- **Job 1**
In the Venice festival report, which actor plays the jazz guitarist Emmet Ray in "Sweet and Lowdown"?

- **Source excerpt**
Hallstrom’s “The Cider House Rules,” set in New England, has received praise for its handsome look and for two strong central appearances--by Caine as a kindly orphanage doctor and abortionist named Dr. Larch, and by Maguire as Homer, a young boy who grows up in Larch’s orphanage, is mentored by him, then makes his way in the outside world.

‘Sweet’ a Change of Pace for Allen

But perhaps the biggest surprise here came from Woody Allen, whose new film, “Sweet and Lowdown,” was screened out of competition. Warm and wistful, it lacks the sourness of his recent films “Celebrity” and “Deconstructing Harry.” It stars Sean Penn as Emmet Ray, an egotistical Depression-era jazz guitarist, kleptomaniac and part-time pimp. This boasting reprobate forms an unlikely relationship with Hattie (Samantha Morton), a mute girl with a ravenous appetite he picks up in Atlantic City.

After the screening of “Fight Club” Friday, dozens of film critics huddled in groups in the Venice sunshine arguing the movie’s flaws and virtues. The consensus seemed to be that Fincher had pulled off a stunning visual coup. But some argued that “Fight Club’s” evocation of brutal male violence could potentially incite copycat behavior.

Who will win the big prize here tonight? The smart money favors the revered Kiarostami. But jury Chairman Kusturica may have other ideas entirely.

- **Excerpted data**
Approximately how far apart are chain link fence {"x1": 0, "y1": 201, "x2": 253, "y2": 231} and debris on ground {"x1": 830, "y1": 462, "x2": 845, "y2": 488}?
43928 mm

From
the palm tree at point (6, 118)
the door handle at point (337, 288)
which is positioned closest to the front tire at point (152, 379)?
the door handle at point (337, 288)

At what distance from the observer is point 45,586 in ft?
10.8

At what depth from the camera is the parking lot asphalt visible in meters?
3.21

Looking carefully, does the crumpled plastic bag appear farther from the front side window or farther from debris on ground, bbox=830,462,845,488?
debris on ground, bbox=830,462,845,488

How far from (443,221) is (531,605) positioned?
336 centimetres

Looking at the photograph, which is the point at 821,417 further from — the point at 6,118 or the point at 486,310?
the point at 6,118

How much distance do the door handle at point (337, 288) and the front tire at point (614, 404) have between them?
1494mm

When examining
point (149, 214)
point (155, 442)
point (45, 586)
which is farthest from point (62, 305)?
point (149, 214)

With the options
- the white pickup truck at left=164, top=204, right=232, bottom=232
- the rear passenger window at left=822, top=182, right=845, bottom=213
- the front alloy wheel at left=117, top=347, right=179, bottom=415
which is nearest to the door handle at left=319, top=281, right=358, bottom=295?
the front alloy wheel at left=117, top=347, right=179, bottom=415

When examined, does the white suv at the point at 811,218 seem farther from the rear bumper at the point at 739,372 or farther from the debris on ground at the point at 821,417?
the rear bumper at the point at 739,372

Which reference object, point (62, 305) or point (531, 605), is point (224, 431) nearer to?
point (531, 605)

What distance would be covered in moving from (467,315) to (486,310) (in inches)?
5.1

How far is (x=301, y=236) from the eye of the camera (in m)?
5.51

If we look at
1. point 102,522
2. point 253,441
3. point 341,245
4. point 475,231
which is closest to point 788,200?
...
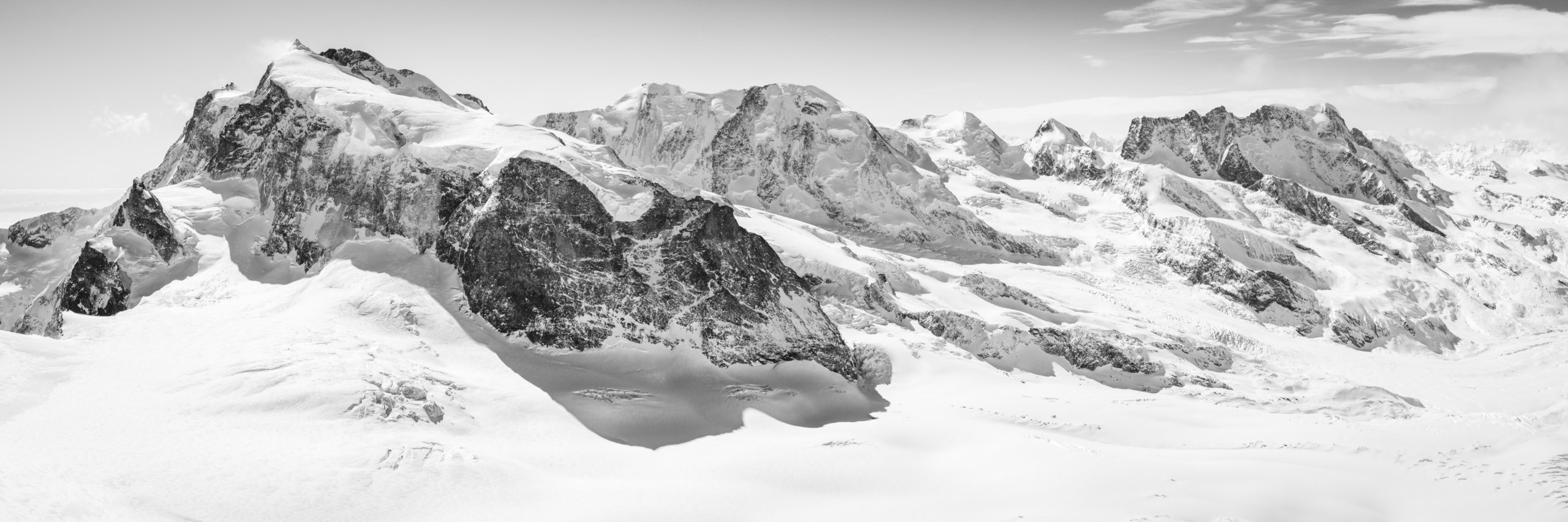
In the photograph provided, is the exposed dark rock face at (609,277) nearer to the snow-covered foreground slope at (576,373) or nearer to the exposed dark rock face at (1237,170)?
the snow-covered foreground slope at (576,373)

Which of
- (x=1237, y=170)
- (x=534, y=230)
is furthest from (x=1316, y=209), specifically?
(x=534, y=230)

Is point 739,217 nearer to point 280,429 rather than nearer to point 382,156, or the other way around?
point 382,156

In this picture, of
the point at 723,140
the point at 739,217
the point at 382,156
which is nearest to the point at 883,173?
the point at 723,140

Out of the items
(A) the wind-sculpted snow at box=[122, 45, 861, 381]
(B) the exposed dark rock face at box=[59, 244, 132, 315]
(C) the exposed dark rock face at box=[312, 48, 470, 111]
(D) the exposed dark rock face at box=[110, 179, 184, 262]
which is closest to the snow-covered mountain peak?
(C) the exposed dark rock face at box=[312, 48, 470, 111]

- **Job 2**
Copy out the portion of the listing that opens with the line containing "Approximately how far" and closes with the line containing "336 centimetres", keeping both of those lines.

- **Final result 1**
Sean Penn

- **Final result 2**
Approximately how far apart are chain link fence {"x1": 0, "y1": 201, "x2": 253, "y2": 231} and debris on ground {"x1": 830, "y1": 462, "x2": 845, "y2": 488}?
43928 mm

From
the palm tree at point (6, 118)
the door handle at point (337, 288)
which is positioned closest to the front tire at point (152, 379)?
the door handle at point (337, 288)

At what distance from the observer is point 45,586 in ft?
10.8

At what depth from the camera is the parking lot asphalt visible in meters?
3.21

Looking carefully, does the crumpled plastic bag appear farther from the front side window or farther from debris on ground, bbox=830,462,845,488?
debris on ground, bbox=830,462,845,488

How far from (443,221) is (531,605) positioned?
336 centimetres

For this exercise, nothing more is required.